BWW Review: DOWNSTAIRS Isn't the Play You'd Expect at City Theatre
I write two types of reviews on this site: long, rambling, analytical reviews stuffed with digression and allusion and anything I feel like putting in, and terse, brief reviews that hold back any possible spoiler for plot-and-surprise-heavy shows.
This is the second kind. Please, if you know what's good for you, you'll go see Downstairs.
Did that sound like a threat? No, no, it wasn't a threat. I wouldn't threaten you. Have I ever threatened you? You're crazy for thinking I would threaten you. Absolutely crazy. Shame on you.
If you're feeling a little gaslit after that paragraph, good. You're on the right track. Not to spoil too much, but Theresa Rebeck's dramedy, carefully and meticulously directed into a tight but shaggy-seeming two hours by Marc Masterson, is all about knowing who to trust and who not to trust, remembering things different ways, questioning one's sanity and the sanity of others. Irene (Helena Ruoti), who is nervous and a bit high-strung and not in the world's best marriage, has invited her middle-aged brother Teddy (Martin Giles) to crash in her basement for a few days. Teddy is... let's just call him special. My diagnostic spider-sense (part of my day job) kept trying to pin him down- autism spectrum? OCD? paranoid schizophrenia?- but it doesn't matter. Teddy is just not functioning at his peak capacity, and he needs a safe, stable place to be. Evidently this runs in the family to some extent, and he and Irene quickly bond over shared childhood memories. But those memories don't always line up- details vary, impressions are skewed, and soon they are both second-guessing each other. The visit stretches on, annoying and then upsetting Irene's husband Gerry (John Shepard). This is when things get really weird.

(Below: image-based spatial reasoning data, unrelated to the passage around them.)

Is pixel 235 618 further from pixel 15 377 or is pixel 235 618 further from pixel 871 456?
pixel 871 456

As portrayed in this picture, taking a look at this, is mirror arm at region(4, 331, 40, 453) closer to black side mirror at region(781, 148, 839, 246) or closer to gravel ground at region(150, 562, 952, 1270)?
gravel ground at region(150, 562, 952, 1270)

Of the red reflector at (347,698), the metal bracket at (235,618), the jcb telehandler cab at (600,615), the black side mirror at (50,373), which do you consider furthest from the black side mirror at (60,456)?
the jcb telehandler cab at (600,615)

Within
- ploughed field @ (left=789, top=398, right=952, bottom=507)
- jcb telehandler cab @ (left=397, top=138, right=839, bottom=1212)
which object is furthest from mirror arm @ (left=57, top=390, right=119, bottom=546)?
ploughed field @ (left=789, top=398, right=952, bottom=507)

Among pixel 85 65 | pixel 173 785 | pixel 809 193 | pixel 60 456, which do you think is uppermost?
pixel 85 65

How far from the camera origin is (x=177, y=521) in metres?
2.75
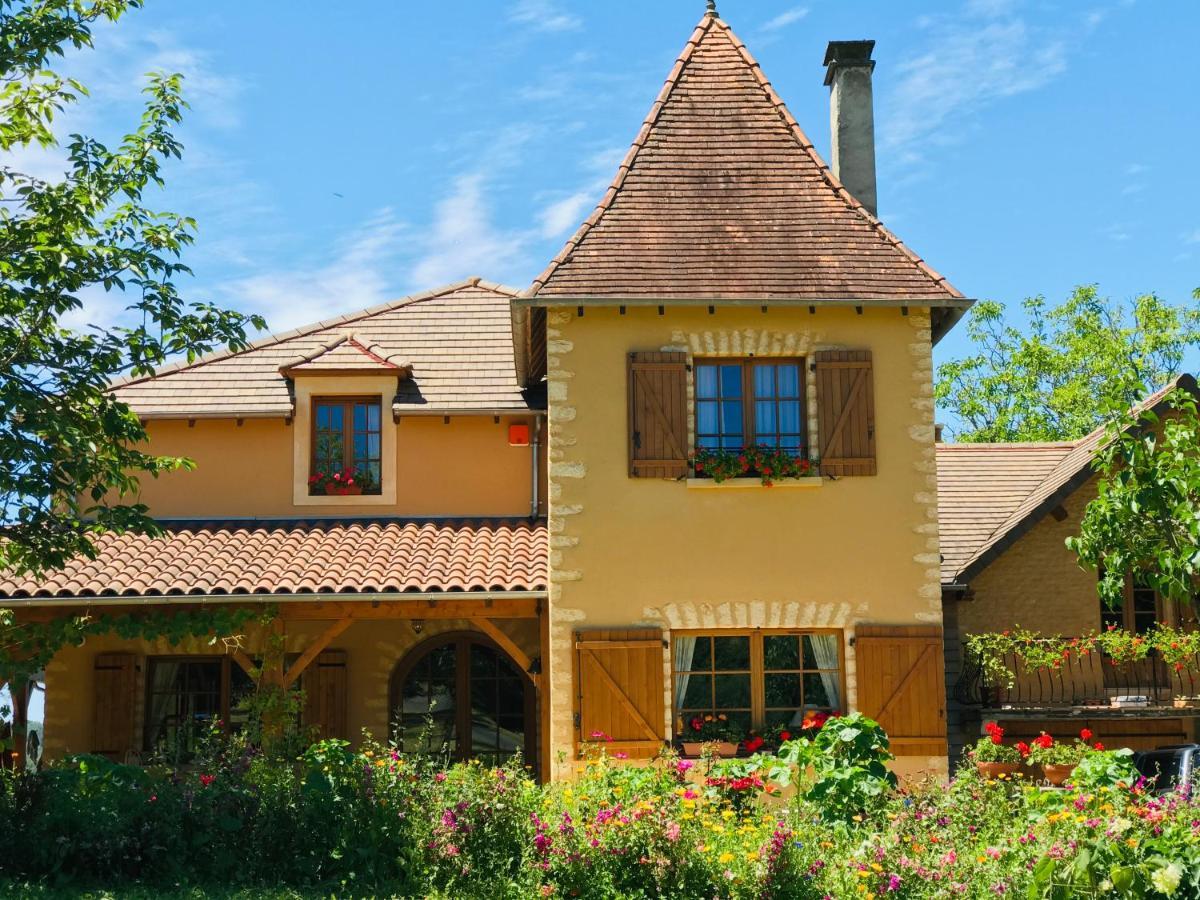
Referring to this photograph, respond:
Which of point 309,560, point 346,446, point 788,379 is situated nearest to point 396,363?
point 346,446

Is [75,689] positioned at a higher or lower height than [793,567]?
lower

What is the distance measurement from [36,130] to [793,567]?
25.4 ft

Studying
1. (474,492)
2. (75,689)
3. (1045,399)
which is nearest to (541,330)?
(474,492)

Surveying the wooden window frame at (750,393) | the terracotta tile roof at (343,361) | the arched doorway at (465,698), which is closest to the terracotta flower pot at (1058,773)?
the wooden window frame at (750,393)

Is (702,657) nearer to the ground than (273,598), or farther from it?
nearer to the ground

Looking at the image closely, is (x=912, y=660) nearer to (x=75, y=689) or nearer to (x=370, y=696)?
(x=370, y=696)

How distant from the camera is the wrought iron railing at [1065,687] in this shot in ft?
50.6

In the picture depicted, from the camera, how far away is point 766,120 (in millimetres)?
14617

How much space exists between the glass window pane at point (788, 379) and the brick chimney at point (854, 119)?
2984 millimetres

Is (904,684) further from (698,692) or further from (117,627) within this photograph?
(117,627)

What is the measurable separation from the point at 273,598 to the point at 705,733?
432cm

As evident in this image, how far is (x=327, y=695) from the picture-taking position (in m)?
14.9

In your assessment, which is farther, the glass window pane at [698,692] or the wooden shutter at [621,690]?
the glass window pane at [698,692]

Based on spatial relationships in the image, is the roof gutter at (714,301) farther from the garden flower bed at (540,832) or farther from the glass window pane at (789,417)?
the garden flower bed at (540,832)
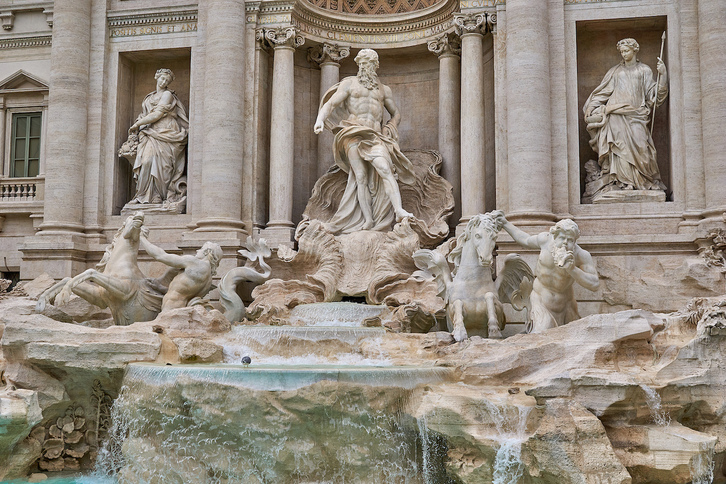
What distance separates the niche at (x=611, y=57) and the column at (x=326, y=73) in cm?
464

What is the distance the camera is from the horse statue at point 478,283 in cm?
1086

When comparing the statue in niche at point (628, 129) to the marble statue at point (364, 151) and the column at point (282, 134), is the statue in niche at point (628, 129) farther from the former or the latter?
the column at point (282, 134)

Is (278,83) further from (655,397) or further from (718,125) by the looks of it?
(655,397)

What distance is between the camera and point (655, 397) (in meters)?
8.20

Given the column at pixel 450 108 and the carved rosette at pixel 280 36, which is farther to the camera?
the column at pixel 450 108

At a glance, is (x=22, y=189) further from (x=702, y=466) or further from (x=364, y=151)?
(x=702, y=466)

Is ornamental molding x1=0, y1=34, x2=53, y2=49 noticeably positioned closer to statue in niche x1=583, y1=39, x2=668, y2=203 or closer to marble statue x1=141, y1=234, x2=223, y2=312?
marble statue x1=141, y1=234, x2=223, y2=312

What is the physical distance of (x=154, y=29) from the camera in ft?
52.8

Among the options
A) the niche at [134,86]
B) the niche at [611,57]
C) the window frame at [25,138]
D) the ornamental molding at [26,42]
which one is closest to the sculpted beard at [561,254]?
the niche at [611,57]

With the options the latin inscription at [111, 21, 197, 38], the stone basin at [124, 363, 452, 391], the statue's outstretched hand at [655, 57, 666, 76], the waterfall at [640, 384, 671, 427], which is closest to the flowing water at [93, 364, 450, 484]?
the stone basin at [124, 363, 452, 391]

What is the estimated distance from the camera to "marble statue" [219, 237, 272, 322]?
12906mm

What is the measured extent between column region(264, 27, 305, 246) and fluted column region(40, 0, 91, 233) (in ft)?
12.5

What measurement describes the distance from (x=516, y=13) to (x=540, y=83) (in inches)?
52.5

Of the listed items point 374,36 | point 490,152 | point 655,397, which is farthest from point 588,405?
point 374,36
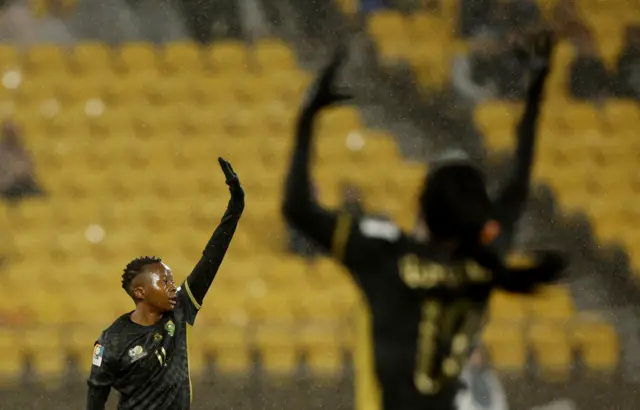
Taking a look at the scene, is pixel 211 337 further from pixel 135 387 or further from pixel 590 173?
pixel 135 387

Helena Ruoti and Martin Giles give tour de force performances- as Irene, Ruoti's rabbity, anxious energy starts to look like it could be something more, or something worse, when placed against Giles's sweet but fractured portrayal of Teddy. Having recently seen Mr. Giles in The Woman in Black as an aging, somewhat prissy upper-class English gentleman, the two characters and their lived experiences could not be more distinct. His slow but perceptible descent into irreversible mental decline over the course of the evening is the second scariest part of the show, after the combined sound design by Steve Shapiro and light design by Brian Lilienthal. If Rebeck is writing a dramedy with genre elements, Marc Masterson has staged it as an A24-style slow-burn horror, and Shapiro and Lilienthal's scenic transitions have all the unspoken tension and menace of Hereditary or It Comes at Night.
Last, but not least, is John Shepard, who comes into the play at a little past the halfway point. Teddy and Irene may be fragile vases prone to cracks, but Shepard, as Gerry, gives us a bull in a china shop. All menace, on both a physical and spoken level, the entire tone of the piece shifts when he makes his entrance. There's very little subtlety in Shepard's performance, but none is written in; Gerry is cold, merciless reality without any of the shades of gray or comfortable evasiveness of the other two characters. To Shepard's credit, he embraces the bluntness of the character as a positive attribute, and does not try to out-Herod Herod by reaching for the levels of depth and nuance attributed to the other two characters. That is not his purpose. His purpose is to- well, you're going to have to see the play.
Leaving the theatre, audiences were abuzz, discussing some of the ending's twists and turns and their meaning. This is a new play, and people are talking about it. Do you know how rare it is? City Theatre's mission of producing the new cream of the playwriting world every year is a blessing on our city, and may it never be rescinded.